#### WHAT IS BEING ASKED:
Copy the items below exactly, from the line containing "Which sits farther" through the end of the items, and nothing else.

#### DATA LISTING:
--------------------------------

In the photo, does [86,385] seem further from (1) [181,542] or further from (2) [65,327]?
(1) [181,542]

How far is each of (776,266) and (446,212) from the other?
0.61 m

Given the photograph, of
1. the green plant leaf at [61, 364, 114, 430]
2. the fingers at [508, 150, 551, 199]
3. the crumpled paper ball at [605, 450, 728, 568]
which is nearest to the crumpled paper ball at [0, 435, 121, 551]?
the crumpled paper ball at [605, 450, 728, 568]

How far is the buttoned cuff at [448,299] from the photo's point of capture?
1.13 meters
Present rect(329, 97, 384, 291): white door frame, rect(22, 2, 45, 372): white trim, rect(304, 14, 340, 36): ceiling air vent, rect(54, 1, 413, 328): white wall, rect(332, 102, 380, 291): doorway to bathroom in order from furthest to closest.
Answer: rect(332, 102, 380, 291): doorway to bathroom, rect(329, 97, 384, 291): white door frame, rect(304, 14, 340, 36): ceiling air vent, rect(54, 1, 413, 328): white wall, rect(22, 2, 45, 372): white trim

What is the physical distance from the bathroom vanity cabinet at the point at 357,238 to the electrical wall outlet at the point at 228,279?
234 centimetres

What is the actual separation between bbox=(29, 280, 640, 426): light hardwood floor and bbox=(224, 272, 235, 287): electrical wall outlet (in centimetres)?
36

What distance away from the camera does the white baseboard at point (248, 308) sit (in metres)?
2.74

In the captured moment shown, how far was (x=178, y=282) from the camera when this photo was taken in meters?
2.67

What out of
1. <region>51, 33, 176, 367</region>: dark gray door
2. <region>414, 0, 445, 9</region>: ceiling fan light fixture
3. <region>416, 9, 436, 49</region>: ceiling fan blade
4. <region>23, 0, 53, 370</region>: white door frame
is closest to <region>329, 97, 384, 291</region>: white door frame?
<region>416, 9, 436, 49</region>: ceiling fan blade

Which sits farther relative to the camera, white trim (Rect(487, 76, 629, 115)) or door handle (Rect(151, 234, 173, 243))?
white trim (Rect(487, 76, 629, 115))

--------------------------------

#### THE COMPLETED TASK:
Which sits farther relative to the camera, white trim (Rect(487, 76, 629, 115)) or door handle (Rect(151, 234, 173, 243))?
white trim (Rect(487, 76, 629, 115))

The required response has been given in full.